(Excerpt from a dataset)
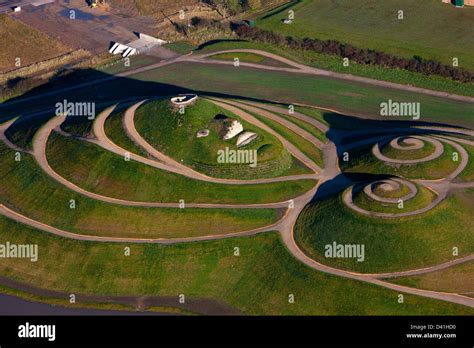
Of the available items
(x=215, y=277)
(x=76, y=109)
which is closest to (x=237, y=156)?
(x=215, y=277)

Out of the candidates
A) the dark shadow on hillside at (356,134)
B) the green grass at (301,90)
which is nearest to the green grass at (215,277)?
the dark shadow on hillside at (356,134)

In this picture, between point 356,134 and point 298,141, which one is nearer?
point 298,141

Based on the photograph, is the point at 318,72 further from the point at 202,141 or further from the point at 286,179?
the point at 286,179

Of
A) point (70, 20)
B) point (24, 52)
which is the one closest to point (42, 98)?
point (24, 52)

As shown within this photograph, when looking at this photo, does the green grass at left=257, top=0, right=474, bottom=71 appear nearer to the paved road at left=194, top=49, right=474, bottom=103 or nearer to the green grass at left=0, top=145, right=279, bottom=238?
the paved road at left=194, top=49, right=474, bottom=103

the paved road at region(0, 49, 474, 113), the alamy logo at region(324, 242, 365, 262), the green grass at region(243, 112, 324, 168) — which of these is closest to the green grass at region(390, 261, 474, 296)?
the alamy logo at region(324, 242, 365, 262)

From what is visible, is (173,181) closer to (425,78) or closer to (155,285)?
(155,285)
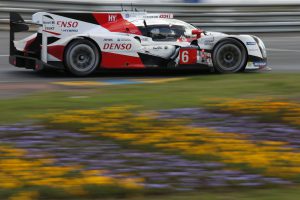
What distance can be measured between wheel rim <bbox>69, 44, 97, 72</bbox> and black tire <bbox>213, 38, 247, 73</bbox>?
2.46 m

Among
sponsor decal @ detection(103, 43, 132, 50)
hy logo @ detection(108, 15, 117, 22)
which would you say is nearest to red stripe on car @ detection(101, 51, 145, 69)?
sponsor decal @ detection(103, 43, 132, 50)

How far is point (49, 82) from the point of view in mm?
11281

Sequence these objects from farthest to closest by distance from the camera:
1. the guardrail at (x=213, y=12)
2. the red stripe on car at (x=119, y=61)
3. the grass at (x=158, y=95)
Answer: the guardrail at (x=213, y=12), the red stripe on car at (x=119, y=61), the grass at (x=158, y=95)

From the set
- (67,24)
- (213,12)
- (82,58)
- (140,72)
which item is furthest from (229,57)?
(213,12)

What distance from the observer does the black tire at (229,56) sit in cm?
1228

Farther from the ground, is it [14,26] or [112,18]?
[112,18]

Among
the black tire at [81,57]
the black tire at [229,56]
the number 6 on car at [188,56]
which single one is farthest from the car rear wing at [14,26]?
the black tire at [229,56]

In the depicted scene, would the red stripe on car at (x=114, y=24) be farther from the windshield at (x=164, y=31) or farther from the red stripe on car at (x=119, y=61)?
the red stripe on car at (x=119, y=61)

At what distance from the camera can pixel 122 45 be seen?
11977 mm

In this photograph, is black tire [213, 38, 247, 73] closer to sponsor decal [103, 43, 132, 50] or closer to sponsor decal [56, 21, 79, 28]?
sponsor decal [103, 43, 132, 50]

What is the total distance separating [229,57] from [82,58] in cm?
297

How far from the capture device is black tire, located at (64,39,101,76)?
11.8m

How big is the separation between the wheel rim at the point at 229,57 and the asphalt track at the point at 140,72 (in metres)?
0.77

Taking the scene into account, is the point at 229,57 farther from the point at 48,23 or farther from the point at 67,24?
the point at 48,23
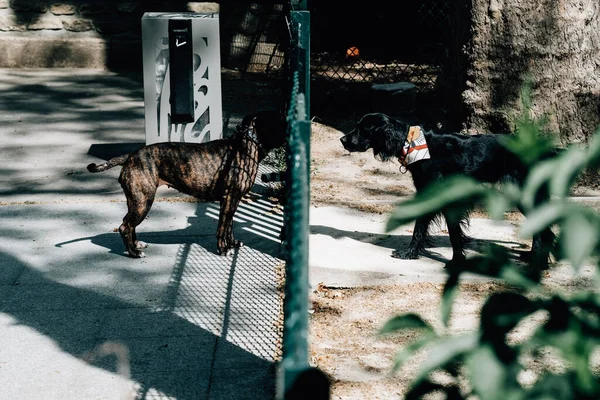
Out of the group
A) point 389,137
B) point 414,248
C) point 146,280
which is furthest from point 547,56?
point 146,280

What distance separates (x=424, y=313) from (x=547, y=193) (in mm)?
4007

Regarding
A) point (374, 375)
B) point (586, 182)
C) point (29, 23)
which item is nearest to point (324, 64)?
point (29, 23)

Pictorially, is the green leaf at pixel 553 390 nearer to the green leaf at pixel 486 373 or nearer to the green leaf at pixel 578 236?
the green leaf at pixel 486 373

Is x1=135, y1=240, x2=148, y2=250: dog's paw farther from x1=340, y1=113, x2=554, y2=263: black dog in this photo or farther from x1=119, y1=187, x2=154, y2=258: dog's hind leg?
x1=340, y1=113, x2=554, y2=263: black dog

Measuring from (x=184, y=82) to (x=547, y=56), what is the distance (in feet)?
12.0

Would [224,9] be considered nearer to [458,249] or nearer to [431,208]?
[458,249]

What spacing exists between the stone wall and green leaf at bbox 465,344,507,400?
7.27 metres

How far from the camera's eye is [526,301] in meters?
1.27

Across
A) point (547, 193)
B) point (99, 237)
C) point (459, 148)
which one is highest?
point (547, 193)

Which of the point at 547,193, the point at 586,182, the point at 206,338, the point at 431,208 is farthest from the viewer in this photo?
the point at 586,182

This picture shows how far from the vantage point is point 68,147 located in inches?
381

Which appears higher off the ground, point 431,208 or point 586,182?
point 431,208

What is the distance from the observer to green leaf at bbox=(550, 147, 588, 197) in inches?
46.6

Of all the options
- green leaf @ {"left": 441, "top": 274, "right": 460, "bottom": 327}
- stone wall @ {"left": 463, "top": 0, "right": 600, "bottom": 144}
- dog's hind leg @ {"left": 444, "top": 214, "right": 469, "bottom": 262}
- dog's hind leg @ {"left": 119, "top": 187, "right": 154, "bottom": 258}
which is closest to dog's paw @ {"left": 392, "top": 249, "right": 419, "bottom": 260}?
dog's hind leg @ {"left": 444, "top": 214, "right": 469, "bottom": 262}
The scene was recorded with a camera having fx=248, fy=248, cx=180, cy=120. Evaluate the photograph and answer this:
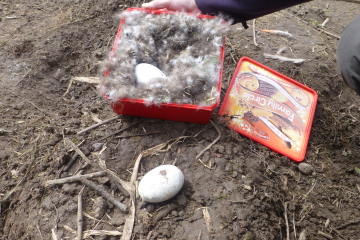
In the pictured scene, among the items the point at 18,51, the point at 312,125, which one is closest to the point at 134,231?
the point at 312,125

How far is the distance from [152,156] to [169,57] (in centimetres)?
75

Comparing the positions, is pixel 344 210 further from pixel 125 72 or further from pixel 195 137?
pixel 125 72

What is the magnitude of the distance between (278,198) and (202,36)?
4.09 feet

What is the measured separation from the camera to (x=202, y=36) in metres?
1.84

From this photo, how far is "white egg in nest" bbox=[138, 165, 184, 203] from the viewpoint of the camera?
1.39 m

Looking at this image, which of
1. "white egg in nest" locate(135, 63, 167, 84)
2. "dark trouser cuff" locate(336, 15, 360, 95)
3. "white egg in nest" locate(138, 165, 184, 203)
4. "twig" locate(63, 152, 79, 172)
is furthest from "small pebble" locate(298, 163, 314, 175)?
"twig" locate(63, 152, 79, 172)

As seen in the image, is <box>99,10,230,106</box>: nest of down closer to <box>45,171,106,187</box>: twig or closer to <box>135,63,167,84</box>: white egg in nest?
<box>135,63,167,84</box>: white egg in nest

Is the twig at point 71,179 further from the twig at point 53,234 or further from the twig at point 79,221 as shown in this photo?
the twig at point 53,234

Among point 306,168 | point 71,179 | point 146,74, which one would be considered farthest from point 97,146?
point 306,168

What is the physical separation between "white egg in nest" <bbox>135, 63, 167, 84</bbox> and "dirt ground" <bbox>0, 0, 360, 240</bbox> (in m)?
0.33

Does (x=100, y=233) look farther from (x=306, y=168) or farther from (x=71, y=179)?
(x=306, y=168)

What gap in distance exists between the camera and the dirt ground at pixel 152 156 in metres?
1.44

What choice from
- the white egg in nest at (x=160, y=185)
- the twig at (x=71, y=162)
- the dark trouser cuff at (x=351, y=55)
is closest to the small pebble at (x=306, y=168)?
the dark trouser cuff at (x=351, y=55)

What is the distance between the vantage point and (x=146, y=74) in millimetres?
1654
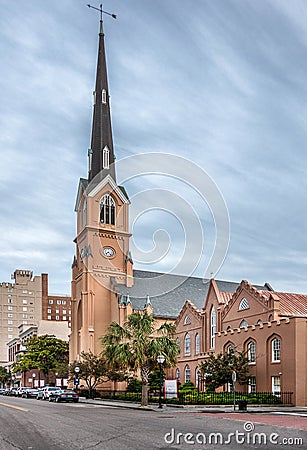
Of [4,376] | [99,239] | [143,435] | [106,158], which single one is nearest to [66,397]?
[143,435]

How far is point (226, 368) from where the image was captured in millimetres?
46719

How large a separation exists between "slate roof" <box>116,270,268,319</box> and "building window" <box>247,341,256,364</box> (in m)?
31.1

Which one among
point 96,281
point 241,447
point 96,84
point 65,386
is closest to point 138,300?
point 96,281

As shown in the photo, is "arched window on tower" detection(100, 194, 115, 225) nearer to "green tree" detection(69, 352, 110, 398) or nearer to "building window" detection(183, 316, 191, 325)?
"building window" detection(183, 316, 191, 325)

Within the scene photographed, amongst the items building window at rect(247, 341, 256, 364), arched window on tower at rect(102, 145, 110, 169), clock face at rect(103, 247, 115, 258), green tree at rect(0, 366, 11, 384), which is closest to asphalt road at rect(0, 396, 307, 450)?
building window at rect(247, 341, 256, 364)

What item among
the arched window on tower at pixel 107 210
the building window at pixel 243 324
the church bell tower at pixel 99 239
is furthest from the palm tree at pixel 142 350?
the arched window on tower at pixel 107 210

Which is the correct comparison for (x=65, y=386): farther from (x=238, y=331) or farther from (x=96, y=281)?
(x=238, y=331)

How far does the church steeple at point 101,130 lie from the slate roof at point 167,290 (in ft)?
54.1

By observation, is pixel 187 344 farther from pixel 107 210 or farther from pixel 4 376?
pixel 4 376

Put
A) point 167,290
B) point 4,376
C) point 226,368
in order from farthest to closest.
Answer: point 4,376 → point 167,290 → point 226,368

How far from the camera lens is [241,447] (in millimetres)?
16562

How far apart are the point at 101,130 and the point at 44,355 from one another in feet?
117

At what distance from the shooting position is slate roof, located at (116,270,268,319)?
82.4m

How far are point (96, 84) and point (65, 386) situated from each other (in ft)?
148
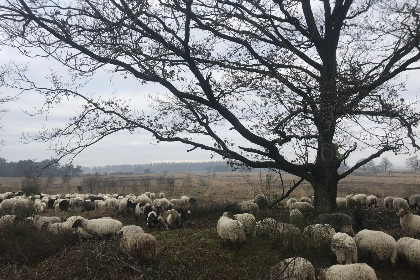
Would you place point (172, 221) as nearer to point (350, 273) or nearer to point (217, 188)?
point (350, 273)

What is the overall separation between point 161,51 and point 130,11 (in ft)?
7.02

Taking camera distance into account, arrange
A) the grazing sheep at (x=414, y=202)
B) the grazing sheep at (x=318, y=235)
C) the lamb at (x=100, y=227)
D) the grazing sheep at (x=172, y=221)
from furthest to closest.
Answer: the grazing sheep at (x=414, y=202) < the grazing sheep at (x=172, y=221) < the lamb at (x=100, y=227) < the grazing sheep at (x=318, y=235)

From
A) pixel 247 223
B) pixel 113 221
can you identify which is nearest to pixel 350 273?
pixel 247 223

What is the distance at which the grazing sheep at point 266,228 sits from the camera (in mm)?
9147

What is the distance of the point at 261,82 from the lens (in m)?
10.7

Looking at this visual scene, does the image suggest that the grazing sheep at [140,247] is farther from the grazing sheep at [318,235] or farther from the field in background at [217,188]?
the field in background at [217,188]

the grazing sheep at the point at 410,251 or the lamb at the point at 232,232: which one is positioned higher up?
the lamb at the point at 232,232

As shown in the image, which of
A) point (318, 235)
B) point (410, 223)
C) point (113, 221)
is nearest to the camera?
point (318, 235)

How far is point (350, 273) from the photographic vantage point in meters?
6.88

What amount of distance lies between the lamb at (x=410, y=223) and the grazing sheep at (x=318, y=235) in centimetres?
332

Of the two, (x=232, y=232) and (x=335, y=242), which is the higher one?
(x=232, y=232)

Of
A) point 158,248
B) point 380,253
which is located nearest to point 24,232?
point 158,248

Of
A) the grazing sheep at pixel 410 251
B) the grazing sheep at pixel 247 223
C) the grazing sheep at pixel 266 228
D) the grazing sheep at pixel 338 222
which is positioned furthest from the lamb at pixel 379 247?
the grazing sheep at pixel 247 223

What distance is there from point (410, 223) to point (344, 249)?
157 inches
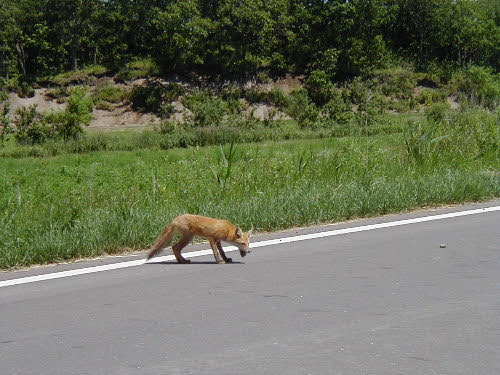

Exercise details: Count the lines above that contain the word "positioned", treating uppercase and lowercase as different. Reply with the number only.

Task response: 2